▸ **Excerpt provided**
=== Begin Enclosure ===
These academics believed that their embodied practices gave them wellbeing even if their practice was not always accessible to them due to illness or other constraints. One academic drew their response to the constraints around their practice and wellbeing—with time being the primary one (see Fig. 2). In contrast to their earlier representation of wellbeing, this image uses two colours, both blue and a vibrant red weaving around each other in a spiral. Whilst the shapes are still organic, the lines are harder, more static and less dynamic. The spirals are both in consort and opposition to each other. The word ‘time’ is more fluid, surrounded by wistful circles, evoking the wish to have more time to spend on practice and wellbeing.

Fig. 2
figure 2

‘Constraints on wellbeing ’ (Senior Lecturer in Anthropology, dance)

Some of the participants reflected on the relationship towards their practice when it was constrained or absent. Most participants talked of how their relationship to their practice changed over the years, with it sometimes taking more of a backseat or prominent position within their lives.

I’m not practicing as much as I’d like to… its contribution is as a kind of prompt and a reminder of what I need to do not to restore but to recalibrate my wellbeing . At the moment I don’t feel like I have wellbeing. I feel like I’m kind of torn… I’m not in my body the way I’d like to be. (Senior Lecturer in Anthropology, dance)

I think it’s really key, I mean I’m not always very good at returning to it… I’m not always very good at sort of connecting with my body practice when I’m in a very difficult place but I do recognise that it isand connecting, reconnecting with it won’t always take me out of therebut I still think that it is hugely important to my wellbeing. (Associate Lecturer in Drama, dance and running)

I so don’t do it at the moment it’s hard to grasp. I guess an embodied practice, when I get around to do it, keeps me healthy and alive and less depressed! What does it mean to me? It’s been my life! (Professor of Dance, dance)
=== End Enclosure ===
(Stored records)
=== Begin Enclosure ===
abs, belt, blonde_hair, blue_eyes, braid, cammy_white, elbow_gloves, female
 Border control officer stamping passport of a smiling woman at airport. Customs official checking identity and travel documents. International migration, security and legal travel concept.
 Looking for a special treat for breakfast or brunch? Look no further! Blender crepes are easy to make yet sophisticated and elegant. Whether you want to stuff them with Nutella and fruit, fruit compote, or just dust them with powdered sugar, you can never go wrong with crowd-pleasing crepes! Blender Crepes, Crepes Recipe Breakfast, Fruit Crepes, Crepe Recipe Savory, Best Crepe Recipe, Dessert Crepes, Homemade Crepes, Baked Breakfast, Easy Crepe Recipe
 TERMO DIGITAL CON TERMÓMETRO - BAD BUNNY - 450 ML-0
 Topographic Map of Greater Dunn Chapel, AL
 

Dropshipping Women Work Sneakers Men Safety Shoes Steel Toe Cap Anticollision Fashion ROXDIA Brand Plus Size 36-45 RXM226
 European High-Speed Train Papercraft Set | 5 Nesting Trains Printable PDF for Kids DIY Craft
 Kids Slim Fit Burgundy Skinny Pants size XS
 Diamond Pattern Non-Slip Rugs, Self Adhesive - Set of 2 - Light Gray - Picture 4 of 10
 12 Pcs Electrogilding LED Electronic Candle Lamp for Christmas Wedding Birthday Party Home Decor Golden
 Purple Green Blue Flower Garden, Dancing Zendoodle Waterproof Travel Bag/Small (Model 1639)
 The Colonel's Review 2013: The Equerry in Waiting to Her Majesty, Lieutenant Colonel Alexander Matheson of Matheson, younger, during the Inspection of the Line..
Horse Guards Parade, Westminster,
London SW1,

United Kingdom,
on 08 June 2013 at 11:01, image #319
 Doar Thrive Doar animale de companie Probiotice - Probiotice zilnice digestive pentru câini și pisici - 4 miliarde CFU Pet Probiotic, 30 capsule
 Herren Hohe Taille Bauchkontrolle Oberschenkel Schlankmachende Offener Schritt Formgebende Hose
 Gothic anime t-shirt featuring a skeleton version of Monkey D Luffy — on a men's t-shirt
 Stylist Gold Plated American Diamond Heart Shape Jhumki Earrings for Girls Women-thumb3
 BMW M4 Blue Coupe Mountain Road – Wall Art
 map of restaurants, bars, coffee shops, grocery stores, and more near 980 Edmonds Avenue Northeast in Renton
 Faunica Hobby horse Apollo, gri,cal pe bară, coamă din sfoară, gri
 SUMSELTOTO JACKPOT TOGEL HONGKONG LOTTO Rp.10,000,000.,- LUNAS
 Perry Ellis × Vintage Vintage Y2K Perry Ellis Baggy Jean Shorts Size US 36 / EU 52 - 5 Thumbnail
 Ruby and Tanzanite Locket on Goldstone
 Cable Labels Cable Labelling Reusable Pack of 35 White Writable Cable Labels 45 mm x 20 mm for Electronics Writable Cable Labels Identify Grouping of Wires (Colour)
=== End Enclosure ===
▸ **Assigned task 1**
In the passage on academics' embodied practices, what two colors does the image described as Fig. 2 use?
▸ **Assigned task 2**
Please repeat the passage on academics' embodied practices, starting with "I’m not practicing" and going on through "dance and running)".

▸ **Exercise output 1**
Blue and a vibrant red.

▸ **Exercise output 2**
I’m not practicing as much as I’d like to… its contribution is as a kind of prompt and a reminder of what I need to do not to restore but to recalibrate my wellbeing . At the moment I don’t feel like I have wellbeing. I feel like I’m kind of torn… I’m not in my body the way I’d like to be. (Senior Lecturer in Anthropology, dance)

I think it’s really key, I mean I’m not always very good at returning to it… I’m not always very good at sort of connecting with my body practice when I’m in a very difficult place but I do recognise that it isand connecting, reconnecting with it won’t always take me out of therebut I still think that it is hugely important to my wellbeing. (Associate Lecturer in Drama, dance and running)